Testing a prototype that uses Cassandra as the back end storage, the simple application is doing user authentication stuffs, it logs in and then get user’s profile and then show details on the web page.

I hit performance problem with buddy related operation – every user may have 0~20 buddies, I want to show each buddy’s last login time on the result page, and actually I’ve retrieve everything for those buddies. The most direct implementation as I did first, is using user object to get data back, obviously this is not good as for every user object, client needs to access Cassandra cluster to get data back, the TCP round trip would be a pain.

Then I added something to user object’s constructor, which load all buddies info in one shot (Cassandra’s multiget_slice API), things are getting better but this doesn’t seems reasonable to me as for most time, we don’t need buddy info (such as authentication), and getting buddies info back is just a waste of time.

So I added a new method to the user class, called load_buddies, this will load buddies info on-demand. This makes authentication pretty fast, but still keep the ability of loading buddies info in batch mode.

After all these the performance is … still not good, my test case is one login failure every ten requests, and for successfully logged user, I should buddy id and last access time, and also change the user’s last login time. The performance, with my current setting, the worst response time is about a second, while 90% request were done in less than 600ms.

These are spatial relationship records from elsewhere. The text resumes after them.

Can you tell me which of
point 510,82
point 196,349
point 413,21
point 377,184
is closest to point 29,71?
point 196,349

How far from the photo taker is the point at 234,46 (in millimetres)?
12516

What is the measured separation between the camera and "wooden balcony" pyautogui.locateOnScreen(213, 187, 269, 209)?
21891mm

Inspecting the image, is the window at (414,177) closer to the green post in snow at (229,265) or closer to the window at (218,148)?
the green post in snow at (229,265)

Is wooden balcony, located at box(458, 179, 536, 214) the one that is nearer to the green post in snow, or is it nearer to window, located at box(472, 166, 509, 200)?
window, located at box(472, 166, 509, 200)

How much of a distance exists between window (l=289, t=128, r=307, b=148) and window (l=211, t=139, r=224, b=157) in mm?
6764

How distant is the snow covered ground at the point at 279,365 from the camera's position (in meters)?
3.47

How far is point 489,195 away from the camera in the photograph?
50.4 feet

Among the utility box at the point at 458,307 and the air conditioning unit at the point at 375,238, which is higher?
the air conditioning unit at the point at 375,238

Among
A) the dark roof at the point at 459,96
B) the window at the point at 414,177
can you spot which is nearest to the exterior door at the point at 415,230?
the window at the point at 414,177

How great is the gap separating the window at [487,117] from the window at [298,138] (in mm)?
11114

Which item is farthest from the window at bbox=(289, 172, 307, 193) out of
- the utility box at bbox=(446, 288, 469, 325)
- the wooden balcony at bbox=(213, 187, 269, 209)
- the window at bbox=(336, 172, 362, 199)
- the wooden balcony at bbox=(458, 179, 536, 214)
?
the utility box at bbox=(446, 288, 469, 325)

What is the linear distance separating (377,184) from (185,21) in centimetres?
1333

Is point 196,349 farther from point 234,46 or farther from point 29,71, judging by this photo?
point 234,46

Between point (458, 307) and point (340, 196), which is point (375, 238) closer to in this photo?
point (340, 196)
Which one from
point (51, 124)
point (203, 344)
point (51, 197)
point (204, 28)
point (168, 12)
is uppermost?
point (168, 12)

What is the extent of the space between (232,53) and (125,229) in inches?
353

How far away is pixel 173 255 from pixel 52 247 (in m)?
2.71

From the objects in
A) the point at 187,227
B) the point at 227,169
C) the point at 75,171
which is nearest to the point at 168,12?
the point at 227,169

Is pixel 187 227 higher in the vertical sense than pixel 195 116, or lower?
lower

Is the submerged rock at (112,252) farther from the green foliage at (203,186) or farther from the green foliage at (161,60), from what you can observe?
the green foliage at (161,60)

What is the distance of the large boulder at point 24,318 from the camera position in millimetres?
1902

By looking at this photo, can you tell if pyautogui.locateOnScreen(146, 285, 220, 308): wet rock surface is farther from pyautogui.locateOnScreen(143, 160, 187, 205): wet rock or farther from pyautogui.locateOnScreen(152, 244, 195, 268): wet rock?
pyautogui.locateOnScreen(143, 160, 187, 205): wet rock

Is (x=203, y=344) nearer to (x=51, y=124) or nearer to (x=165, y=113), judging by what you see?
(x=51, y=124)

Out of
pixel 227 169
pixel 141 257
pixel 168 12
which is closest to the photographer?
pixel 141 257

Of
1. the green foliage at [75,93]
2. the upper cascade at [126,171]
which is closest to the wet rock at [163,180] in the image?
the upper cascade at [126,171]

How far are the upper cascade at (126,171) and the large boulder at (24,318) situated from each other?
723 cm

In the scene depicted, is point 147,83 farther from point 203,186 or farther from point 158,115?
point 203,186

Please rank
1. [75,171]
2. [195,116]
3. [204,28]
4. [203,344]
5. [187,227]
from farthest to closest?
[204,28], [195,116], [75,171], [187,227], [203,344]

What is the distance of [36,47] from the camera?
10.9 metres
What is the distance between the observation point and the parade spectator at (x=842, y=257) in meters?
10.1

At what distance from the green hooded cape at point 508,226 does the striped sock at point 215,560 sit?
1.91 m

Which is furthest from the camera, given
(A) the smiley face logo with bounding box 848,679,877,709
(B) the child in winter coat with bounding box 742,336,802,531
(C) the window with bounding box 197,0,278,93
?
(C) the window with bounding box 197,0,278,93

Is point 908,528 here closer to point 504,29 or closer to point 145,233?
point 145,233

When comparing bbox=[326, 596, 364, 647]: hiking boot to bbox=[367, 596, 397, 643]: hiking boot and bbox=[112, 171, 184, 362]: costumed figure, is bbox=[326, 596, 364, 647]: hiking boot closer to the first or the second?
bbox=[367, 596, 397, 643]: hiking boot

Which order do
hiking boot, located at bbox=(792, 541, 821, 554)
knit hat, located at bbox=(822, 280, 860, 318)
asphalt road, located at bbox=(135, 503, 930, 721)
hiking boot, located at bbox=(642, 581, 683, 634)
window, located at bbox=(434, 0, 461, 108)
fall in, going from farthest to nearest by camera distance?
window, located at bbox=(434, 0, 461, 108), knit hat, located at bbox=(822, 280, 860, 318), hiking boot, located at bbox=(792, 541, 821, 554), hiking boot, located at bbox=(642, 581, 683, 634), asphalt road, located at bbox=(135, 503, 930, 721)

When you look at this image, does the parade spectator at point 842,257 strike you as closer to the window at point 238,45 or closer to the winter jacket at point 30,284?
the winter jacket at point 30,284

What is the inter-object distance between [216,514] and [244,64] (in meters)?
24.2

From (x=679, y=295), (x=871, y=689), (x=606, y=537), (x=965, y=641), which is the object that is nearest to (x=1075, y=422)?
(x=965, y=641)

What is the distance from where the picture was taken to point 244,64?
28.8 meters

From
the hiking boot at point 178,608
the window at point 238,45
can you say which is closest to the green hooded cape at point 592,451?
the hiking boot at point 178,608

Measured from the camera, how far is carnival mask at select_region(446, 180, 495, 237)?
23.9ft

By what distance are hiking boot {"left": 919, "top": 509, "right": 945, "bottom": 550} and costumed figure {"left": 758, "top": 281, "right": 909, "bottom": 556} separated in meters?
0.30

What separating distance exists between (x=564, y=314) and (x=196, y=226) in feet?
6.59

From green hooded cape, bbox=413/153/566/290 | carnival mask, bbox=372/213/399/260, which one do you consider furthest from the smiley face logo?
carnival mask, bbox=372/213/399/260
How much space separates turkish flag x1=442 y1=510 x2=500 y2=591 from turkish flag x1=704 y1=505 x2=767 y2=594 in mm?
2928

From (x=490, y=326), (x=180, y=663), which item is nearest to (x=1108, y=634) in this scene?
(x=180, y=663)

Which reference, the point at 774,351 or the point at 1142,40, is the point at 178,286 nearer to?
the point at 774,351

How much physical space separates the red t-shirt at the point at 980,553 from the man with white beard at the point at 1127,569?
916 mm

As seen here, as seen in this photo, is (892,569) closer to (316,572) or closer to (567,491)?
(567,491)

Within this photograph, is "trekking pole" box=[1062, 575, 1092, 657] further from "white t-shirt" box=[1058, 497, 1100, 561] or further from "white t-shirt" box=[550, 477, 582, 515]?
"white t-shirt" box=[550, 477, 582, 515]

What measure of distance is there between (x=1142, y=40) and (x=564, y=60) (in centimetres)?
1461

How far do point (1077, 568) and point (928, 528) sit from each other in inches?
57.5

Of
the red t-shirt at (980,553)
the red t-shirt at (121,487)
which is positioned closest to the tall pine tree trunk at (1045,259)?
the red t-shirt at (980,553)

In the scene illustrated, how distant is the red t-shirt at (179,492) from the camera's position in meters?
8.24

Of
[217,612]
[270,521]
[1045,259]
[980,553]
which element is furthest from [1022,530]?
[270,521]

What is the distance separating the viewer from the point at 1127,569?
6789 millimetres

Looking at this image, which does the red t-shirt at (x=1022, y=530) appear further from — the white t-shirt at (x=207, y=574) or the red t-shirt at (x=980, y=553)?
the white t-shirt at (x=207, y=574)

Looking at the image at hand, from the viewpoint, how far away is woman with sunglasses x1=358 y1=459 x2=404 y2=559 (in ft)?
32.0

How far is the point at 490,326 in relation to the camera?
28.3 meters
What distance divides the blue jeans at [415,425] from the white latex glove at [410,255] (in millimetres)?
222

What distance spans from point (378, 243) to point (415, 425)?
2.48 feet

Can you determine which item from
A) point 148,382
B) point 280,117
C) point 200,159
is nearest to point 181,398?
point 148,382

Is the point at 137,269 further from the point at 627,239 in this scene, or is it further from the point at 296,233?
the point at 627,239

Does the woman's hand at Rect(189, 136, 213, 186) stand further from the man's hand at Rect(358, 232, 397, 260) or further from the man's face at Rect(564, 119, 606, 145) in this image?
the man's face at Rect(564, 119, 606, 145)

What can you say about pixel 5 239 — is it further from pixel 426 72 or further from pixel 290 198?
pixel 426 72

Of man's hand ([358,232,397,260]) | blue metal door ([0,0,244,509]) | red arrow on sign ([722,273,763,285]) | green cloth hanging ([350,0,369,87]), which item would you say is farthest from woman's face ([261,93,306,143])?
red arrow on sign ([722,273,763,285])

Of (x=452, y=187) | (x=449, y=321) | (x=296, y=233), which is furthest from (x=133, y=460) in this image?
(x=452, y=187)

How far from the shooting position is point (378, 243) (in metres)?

There must be something can be tuned, though VM could be the reason of slowness. I will check following stuffs:

  • Apache HTTPd configuration, it seems prefork is performing better than worker, there may be more can be tuned include both HTTPd and wsgi
  • Python class optimization, I will review the implementation of user class, as I don’t want to make user class too complicated to be used
  • Cassandra performance, actually this is what I’m worrying about, as during the tests, Cassandra boxes’ CPU utilization is about 80% – 70% on user, 10% on sys, roughly, it could be the bottleneck

Without the buddy operation everything’s fine – the worst response time is about 600 ms while 90% requests are below 400ms. Relationship is a pain, it’s the bottleneck, but in this social era, there is no web application can live without relationship …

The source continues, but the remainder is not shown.